DOKUMENTTEXT =
Die Bewegung wie „Pulse of Europe“ oder die Ergebnisse von Umfragen, die feststellen, dass die Mehrheit der Menschen positiv zur EU steht, lassen erkennen, dass wir uns in die richtige Richtung bewegen.

Dies müssen wir vonseiten der Politik unterstützen. Ein gutes Zeichen hinsichtlich der Wichtigkeit des Themas wäre daher auch ein gemeinsamer Antrag mit der CDU gewesen. Herr Seekatz, Sie haben das vorhin etwas sehr einseitig dargestellt, vielleicht war das auch Ihre Sichtweise,

(Abg. Dr. Jan Bollinger, AfD: Unterschiedliche Wahrnehmung!)

aber bedauerlicherweise sind wir mit Ihnen noch nicht einmal in eine Diskussion über einzelne Punkte gekommen.

(Glocke der Präsidentin)

Das bedaure ich doch sehr.

(Beifall der SPD, der FDP und des BÜNDNIS 90/DIE GRÜNEN)

Für die AfD-Fraktion spricht Herr Kollege Lohr.

Sehr geehrte Frau Präsidentin, sehr geehrte Damen und Herren! Beginnen wir mit den positiven Anmerkungen zu diesem CDU-Antrag. Mit diesen werde ich sehr schnell fertig sein.

(Zurufe von der CDU)

Selbstverständlich stimmen wir dem zutreffend dargestellten Eindruck einer europäischen Überregulierung und Bürokratisierung und dem daraus abgeleiteten Plädoyer für das Subsidiaritätsprinzip zu.

Auch gegen die Bürgerfreizügigkeit wäre nichts einzuwenden. Diese setzt jedoch voraus, dass die Außengrenzen der EU vernünftig geschützt werden. Dies ist zur Zeit leider nicht der Fall.

(Beifall der AfD)

Bemerkenswert bei diesem Antrag ist, die CDU bringt auf Landesebene einen Antrag ein und stellt Forderungen zu Problemen, die sie auf Bundesebene selbst verursacht hat. Wenden Sie sich doch direkt an die Hauptverantwortliche, Ihre Kanzlerin Merkel.

(Beifall der AfD)

Als AfD hätten wir die begrüßenswerte Forderung nach größtmöglicher Sicherung der europäischen Außengrenzen mit temporären nationalen Grenzkontrollen verknüpft.

Den drei abschließenden Forderungen des CDUEuropaantrags an den Landtag kann die Alternative für Deutschland zustimmen.

Doch kommen wir nun zum vermeintlichen EU-unkritischen Rest.

(Zuruf des Abg. Adolf Kessel, CDU)

Die Kritik muss bei der von ihr forcierten Gleichsetzung von europäischem Bewusstsein einerseits und der Europäischen Union andererseits beginnen; denn die EU ist nicht mehr als ein vergleichsweise neuer zeitgebundener Organisationsrahmen grenzübergreifender europäischer Zusammenarbeit, der in vielerlei Hinsicht starke Defizite aufweist.

(Beifall der AfD)

BEREITGESTELLTE DATEN =
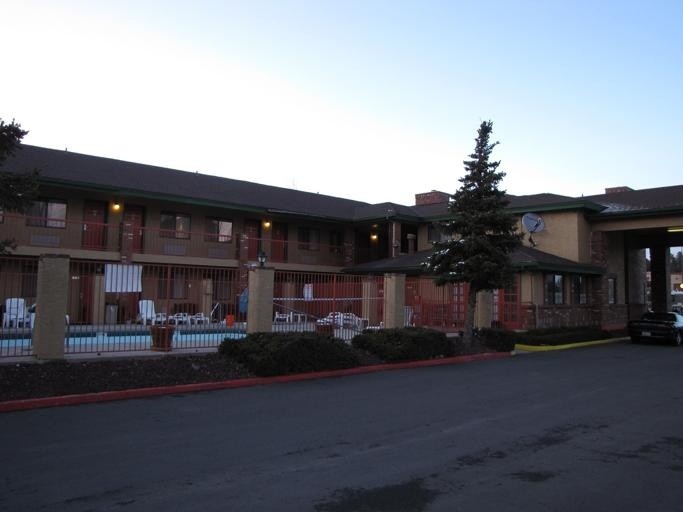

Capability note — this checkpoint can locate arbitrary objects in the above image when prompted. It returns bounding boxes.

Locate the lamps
...
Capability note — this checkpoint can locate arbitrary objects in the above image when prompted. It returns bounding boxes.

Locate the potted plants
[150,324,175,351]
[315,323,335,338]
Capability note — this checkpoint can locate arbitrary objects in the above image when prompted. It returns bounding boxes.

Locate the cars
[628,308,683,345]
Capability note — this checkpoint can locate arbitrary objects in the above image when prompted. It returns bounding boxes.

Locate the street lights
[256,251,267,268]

ERFORDERLICHE SCHRITTE =
1: Übersetzen Sie folgenden Satz aus der Landtagsdebatte über Europa ins Englische: „Selbstverständlich stimmen wir dem zutreffend dargestellten Eindruck einer europäischen Überregulierung und Bürokratisierung und dem daraus abgeleiteten Plädoyer für das Subsidiaritätsprinzip zu.“
2: Für welche Fraktion spricht Herr Kollege Lohr in der Landtagsdebatte über Europa?
3: Führen Sie die Landtagsdebatte über Europa im Anschluss an ihren letzten Satz weiter.

ERGEBNISSE JE AUFGABE =
1: Of course we agree with the accurately described impression of European overregulation and bureaucratization, and with the plea for the principle of subsidiarity derived from it.

2: Für die AfD-Fraktion.

3:
Europa gab es lange vor der EU, und es wird selbstverständlich auch nach einem etwaigen Ende der Brüsseler Großexperimente weiterleben.

Die Idee, dass mit einem Scheitern der EU oder des Euro über Krieg oder Frieden auf unserem Heimatkontinent entschieden würde, ist nichts anderes als populistische Angstmacherei, die von Ihnen forciert wird.

(Beifall der AfD – Zurufe von der CDU)

Heute stellt sich nur die Frage, ob die EU scheitert, also jenes System, dessen zentralistische Regelungswut vieles von dem zu zerstören droht, was an wirklicher europäischer Substanz von den verschiedenen, auf diesem Kontinent beheimateten Völkern gemeinsam in die Zukunft getragen werden sollte.

(Zuruf der Abg. Christine Schneider, CDU – Zuruf des Abg. Alexander Fuhr, SPD)

Aus deutscher Sicht ist hinsichtlich der zahllosen zentralistischen Übergriffe auf nationalstaatliche Zuständigkeiten auf die aktuellen Diskussionen um den Meisterbrief hinzuweisen.

(Zuruf des Abg. Marco Weber, FDP)

Sowohl der Bundestag als auch der Bundesrat haben eine mehr als berechtigte Subsidiaritätsrüge in Brüssel eingereicht, mit der eine gravierende Gefährdung eigener nationaler Rechte und sozialer Standards durch das EUDienstleistungspaket gerügt werden soll.

Nicht vergessen sollte man bei der unter europäischen Völkern längst weit verbreiteten EU-Kritik auch andere Großthemen. Hier wäre die unendliche Geschichte des Brüsseler Bürokratieexzesses zu nennen. Man denke hier nur an die 52-seitige Schnullerkettenverordnung

(Vereinzelt Heiterkeit bei der AfD)

oder an die bei EU-Beamten besonders ausgeprägte Selbstbedienungsmentalität.

(Zuruf des Abg. Michael Hüttner, SPD)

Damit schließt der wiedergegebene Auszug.